◆ Tarefa A:
Segundo o texto de estudo, por que os avôs e avós não puderam ajudar no cuidado dos filhos na Espanha?
◆ Tarefa B:
No texto de estudo, reescreva o trecho que começa em "CRESCER: Como a" e termina em "no papel maternal?", trocando "maternidade" por "paternidade".

◆ Texto de estudo:

—————

CRESCER: Como a pandemia impactou a maternidade? Ela ajudou a trazer o assunto para a discussão ou a colocar os homens como também responsáveis pelos cuidados com os filhos? Trouxe alguma mudança positiva no entendimento de como as mulheres vivem sobrecarregadas no papel maternal?
LB: A pandemia trouxe essa contradição de mostrar de forma mais visível, aos olhos do mundo, que as mulheres estavam fazendo o trabalho de criar os filhos praticamente sozinhas. E que isso precisa entrar na agenda política e social. Na Espanha, viu-se que sem os avôs e avós (que estavam no grupo de risco para a covid-19), e sem os colégios e escolas infantis (que ficaram fechados), essa conciliação do cuidado precisou ser feita de uma maneira ou de outra. Não teve escapatória. Houve um apoio forte dos meios de comunicação para visibilizar a pauta, mas me preocupa muito que nem mesmo em tempos de pandemia e com um confinamento restrito como o que passamos por aqui, não tenhamos avançado mais na conciliação de tarefas. Porque o que se está vendo é a volta à “normalidade” de antes sem que se tenha aprendido nada. Creio que a pandemia ajudou a conscientizar a sociedade, e o discurso que nós, no Malas Madres, já temos feito fica mais fácil de ser compreendido uma vez que as pessoas passaram por isso, sentiram na pele.

CRESCER: Na sua opinião, o que é ser uma “mala madre”? Essa ideia de uma maternidade mal executada ainda existe?

—————

◆ Dados fornecidos:
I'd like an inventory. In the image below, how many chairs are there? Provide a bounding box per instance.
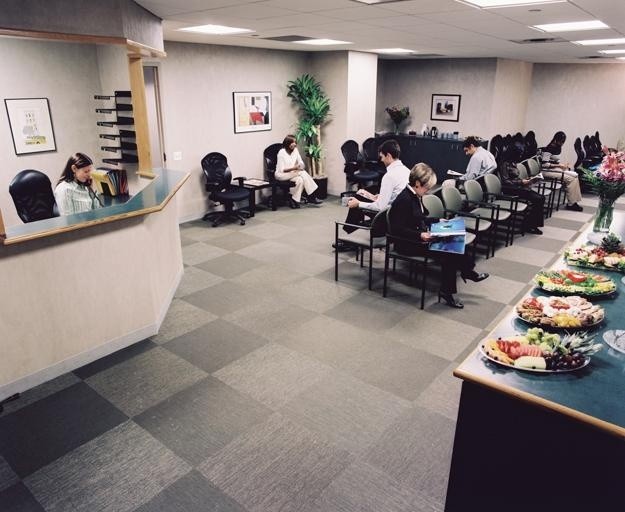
[511,156,567,217]
[10,169,61,223]
[490,131,537,166]
[341,138,386,195]
[573,131,618,195]
[335,174,530,309]
[263,143,307,211]
[202,152,251,227]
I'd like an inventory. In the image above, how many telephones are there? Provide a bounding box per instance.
[83,178,93,186]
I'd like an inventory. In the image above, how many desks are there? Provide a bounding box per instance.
[230,178,278,217]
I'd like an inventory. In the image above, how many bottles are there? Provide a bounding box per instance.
[453,132,458,139]
[422,123,428,135]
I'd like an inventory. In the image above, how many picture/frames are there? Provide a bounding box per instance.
[429,93,461,122]
[4,97,57,155]
[232,91,272,133]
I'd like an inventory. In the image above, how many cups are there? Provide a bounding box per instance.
[442,133,453,139]
[342,197,352,207]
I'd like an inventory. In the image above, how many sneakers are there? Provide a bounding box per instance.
[567,202,583,211]
[523,225,542,234]
[333,242,358,250]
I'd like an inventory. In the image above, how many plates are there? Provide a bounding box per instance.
[532,268,618,297]
[479,338,591,373]
[514,296,606,329]
[562,248,624,272]
[603,329,625,355]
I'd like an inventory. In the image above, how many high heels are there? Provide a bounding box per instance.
[460,270,489,284]
[438,290,464,308]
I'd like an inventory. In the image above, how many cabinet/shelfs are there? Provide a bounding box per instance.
[376,132,488,184]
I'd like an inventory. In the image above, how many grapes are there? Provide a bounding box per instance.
[591,247,608,257]
[546,352,583,369]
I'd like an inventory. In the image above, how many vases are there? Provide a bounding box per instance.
[593,195,614,233]
[393,123,399,135]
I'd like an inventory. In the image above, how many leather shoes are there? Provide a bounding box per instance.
[289,198,300,208]
[306,196,323,204]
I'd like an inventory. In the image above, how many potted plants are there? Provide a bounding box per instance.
[286,71,333,198]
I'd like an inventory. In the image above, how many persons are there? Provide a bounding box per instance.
[389,162,489,309]
[53,153,98,216]
[446,137,499,194]
[500,140,546,236]
[273,136,323,209]
[330,139,411,250]
[542,132,583,211]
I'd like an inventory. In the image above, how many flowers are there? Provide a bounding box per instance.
[385,105,410,123]
[581,145,625,197]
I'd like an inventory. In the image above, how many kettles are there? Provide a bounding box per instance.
[431,127,437,137]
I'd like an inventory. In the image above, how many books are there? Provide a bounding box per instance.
[242,179,269,187]
[425,217,465,255]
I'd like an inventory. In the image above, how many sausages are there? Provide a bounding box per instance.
[497,340,542,360]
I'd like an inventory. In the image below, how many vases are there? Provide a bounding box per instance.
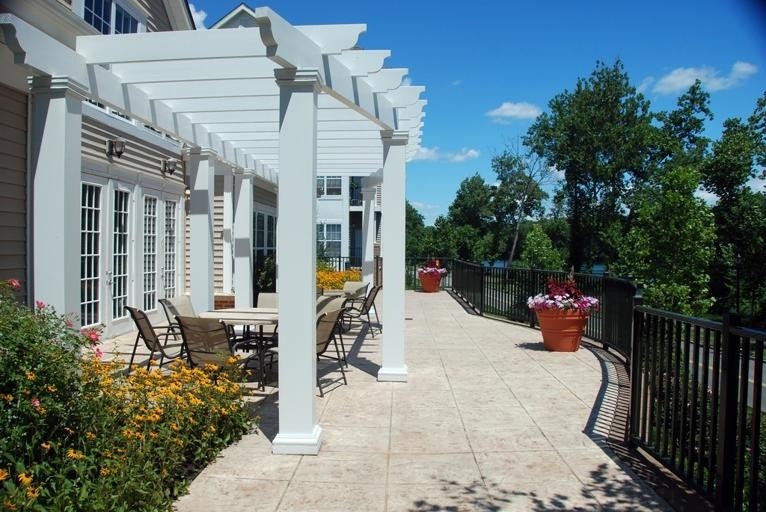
[534,305,586,352]
[419,272,442,292]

—————

◆ Resultado da tarefa A:
Porque estavam no grupo de risco para a covid-19.

◆ Resultado da tarefa B:
CRESCER: Como a pandemia impactou a paternidade? Ela ajudou a trazer o assunto para a discussão ou a colocar os homens como também responsáveis pelos cuidados com os filhos? Trouxe alguma mudança positiva no entendimento de como as mulheres vivem sobrecarregadas no papel maternal?